**Problem details:** Print every line of the listing exactly, please.

**Data for processing:**
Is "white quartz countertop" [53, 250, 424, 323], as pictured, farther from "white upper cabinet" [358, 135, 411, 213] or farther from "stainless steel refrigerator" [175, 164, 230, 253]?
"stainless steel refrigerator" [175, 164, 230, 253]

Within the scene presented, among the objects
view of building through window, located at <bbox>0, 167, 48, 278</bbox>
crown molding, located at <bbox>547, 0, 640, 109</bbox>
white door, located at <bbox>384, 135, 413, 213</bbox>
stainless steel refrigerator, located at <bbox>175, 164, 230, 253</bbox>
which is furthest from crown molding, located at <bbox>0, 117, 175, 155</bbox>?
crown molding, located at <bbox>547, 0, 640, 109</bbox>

**Answer to this problem:**
Is "white quartz countertop" [53, 250, 424, 323], as pictured, farther from "white upper cabinet" [358, 135, 411, 213] or farther from "stainless steel refrigerator" [175, 164, 230, 253]?
"stainless steel refrigerator" [175, 164, 230, 253]

Within the scene presented, among the objects
view of building through window, located at <bbox>0, 167, 48, 278</bbox>
crown molding, located at <bbox>547, 0, 640, 109</bbox>
white door, located at <bbox>384, 135, 413, 213</bbox>
stainless steel refrigerator, located at <bbox>175, 164, 230, 253</bbox>
which is furthest from crown molding, located at <bbox>0, 117, 175, 155</bbox>?
crown molding, located at <bbox>547, 0, 640, 109</bbox>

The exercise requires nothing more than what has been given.